L’atto di fede
Lettera del vescovo di Rieti dopo il terremoto
«Chi ha perso gli affetti più cari non sa più cosa desiderare... chi ha perduto tutto si chiede cosa fare... Non siamo più gli stessi». Nel novero delle parole di senso pronunciate in questi mesi dai pastori delle Chiese ferite dal terremoto, questa lettera pastorale che mons. Domenico Pompili, vescovo di Rieti, ha rivolto alla sua diocesi – una delle più colpite – all’inizio dell’Avvento si distingue per la totale empatia. E per come insiste a dire che, alle domande addolorate, sarebbe insensato rispondere «ce lo siamo meritati». A partire dall’esempio di Giobbe, è piuttosto richiesto il «passaggio difficile» di «una visione sapienziale del male», che rifiuta un’idea retributiva e lascia spazio al dolore, prima di approdare al «credere senza garanzia». Un «atto di fede» possibile, prosegue mons.

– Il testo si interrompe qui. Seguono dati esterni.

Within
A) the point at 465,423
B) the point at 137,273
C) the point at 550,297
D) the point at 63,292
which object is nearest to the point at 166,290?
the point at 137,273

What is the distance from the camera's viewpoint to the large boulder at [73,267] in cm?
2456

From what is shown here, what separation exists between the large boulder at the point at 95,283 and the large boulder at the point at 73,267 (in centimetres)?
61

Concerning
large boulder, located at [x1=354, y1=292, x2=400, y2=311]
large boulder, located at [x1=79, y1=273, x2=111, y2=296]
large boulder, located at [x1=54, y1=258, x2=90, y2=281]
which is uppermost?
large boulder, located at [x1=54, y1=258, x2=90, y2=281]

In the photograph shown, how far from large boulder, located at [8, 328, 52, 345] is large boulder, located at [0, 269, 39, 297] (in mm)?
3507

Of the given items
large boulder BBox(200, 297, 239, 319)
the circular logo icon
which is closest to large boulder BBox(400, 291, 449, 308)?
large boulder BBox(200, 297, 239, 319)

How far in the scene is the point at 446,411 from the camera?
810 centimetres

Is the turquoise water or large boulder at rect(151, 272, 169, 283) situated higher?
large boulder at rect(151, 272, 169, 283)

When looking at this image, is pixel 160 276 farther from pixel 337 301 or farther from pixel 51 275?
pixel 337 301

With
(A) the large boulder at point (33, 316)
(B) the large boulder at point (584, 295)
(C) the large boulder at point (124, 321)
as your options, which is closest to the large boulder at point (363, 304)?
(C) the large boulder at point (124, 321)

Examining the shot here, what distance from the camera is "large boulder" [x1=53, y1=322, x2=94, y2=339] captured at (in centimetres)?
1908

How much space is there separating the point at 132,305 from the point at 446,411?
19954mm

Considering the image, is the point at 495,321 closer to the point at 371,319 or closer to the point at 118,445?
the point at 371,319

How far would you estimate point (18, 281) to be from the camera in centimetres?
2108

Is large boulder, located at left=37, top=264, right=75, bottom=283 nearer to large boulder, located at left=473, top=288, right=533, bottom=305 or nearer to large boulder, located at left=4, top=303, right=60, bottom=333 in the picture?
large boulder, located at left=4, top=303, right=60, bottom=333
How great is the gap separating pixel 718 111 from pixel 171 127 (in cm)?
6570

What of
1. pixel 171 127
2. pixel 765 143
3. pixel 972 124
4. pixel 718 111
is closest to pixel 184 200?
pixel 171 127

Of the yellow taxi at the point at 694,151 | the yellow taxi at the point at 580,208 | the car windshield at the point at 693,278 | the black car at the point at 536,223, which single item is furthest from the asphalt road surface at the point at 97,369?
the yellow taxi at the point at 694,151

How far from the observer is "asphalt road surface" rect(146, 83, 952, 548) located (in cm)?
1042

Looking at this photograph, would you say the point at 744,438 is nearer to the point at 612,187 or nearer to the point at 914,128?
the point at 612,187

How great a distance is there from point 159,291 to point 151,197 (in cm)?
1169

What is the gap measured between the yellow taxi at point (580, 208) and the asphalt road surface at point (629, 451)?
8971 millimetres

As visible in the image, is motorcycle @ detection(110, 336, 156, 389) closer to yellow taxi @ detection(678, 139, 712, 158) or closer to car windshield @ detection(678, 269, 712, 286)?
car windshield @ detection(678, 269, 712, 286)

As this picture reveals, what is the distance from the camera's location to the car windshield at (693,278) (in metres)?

Pompili sempre parlando in prima persona plurale, perché il terremoto ha sfondato, come in un noto quadro di Magritte, la porta chiusa delle nostre sicurezze materiali, consentendoci di comprendere che si può vivere «senza muri, ma non senza fede». E che «è dal legame che si può ripartire (…), dal salvarsi a vicenda».